SCROLL TO CONTINUE WITH CONTENT

Saat kunjungan kerja ke Arab Saudi (30/10/2011), Muhaimin bertemu dengan Abdul Razzaq D. Bin Dawood, pemilik perusahaan BinDawood Group yang bergerak ddi bidang jaringan supermarket, hotel, pabrik¸ properti di Jeddah. Ia juga bertemu dengan pengusaha-pengusaha besar di Arab Saudi untuk melakukan lobi agar TKI formal bisa bekerja di perusahaan-perusahaan di Arab Saudi.

Muhaimin mengatakan peluang kerja sebagai TKI formal di Arab Suadi sangat besar. Peluang ini harus segera dimanfaat oleh para TKI yang hendak bekerja di Arab Saudi dengan mempersiapkan kompetensi kerja, keterampilan, bahasa dan pendekatan budaya.

"Lowongan kerja TKI Formal di Arab Saudi ternyata sangat besar. Sebagai contoh, supermarket Bin Dawood ini sangat membutuhkan sekitar 3.000 tenaga kerja sebagai sopir, kasir, pramuniaga dan pekerja gudang," katanya.

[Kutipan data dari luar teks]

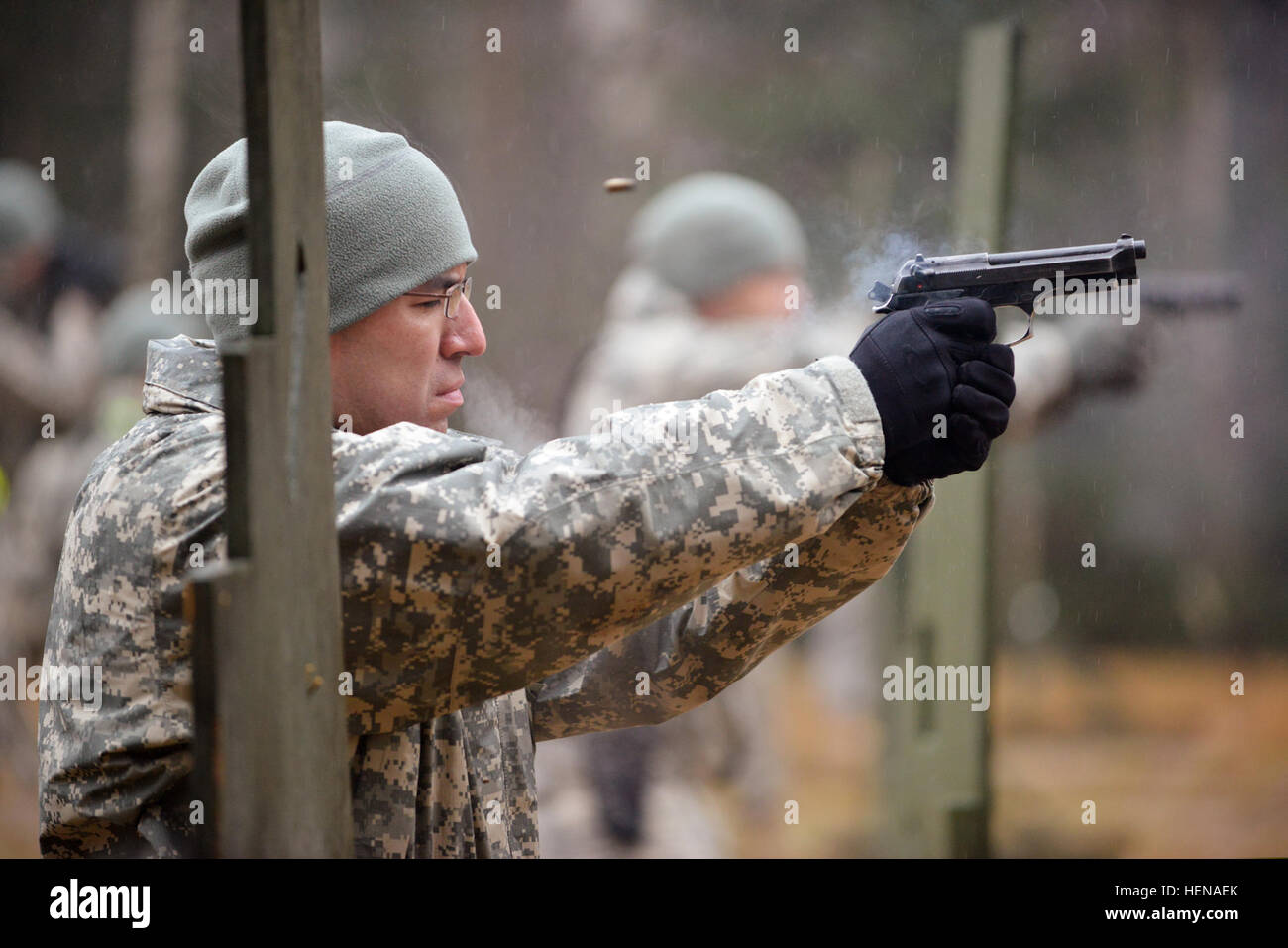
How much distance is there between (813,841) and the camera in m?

Muhaimin mengatakan peluang ini harus segera ditindaklanjuti dan informasinya harus segera disebarluaskan kepada masyarakat dan calon TKI agar mereka benar-benar mempersiapkan diri dan melengkapi dokumen kerja yang dibutuhkan

"Dalam penempatan TKI formal ada prosedur-prosedur yang harus disepakati bersama antara pemerintah Indonesia dan Arab Saudi serta perusahaan swasta. Hal ini harus dilakukan agar tidak mempersulit rekrutmen tanpa mengganggu aspek perlindungan TKI," katanya.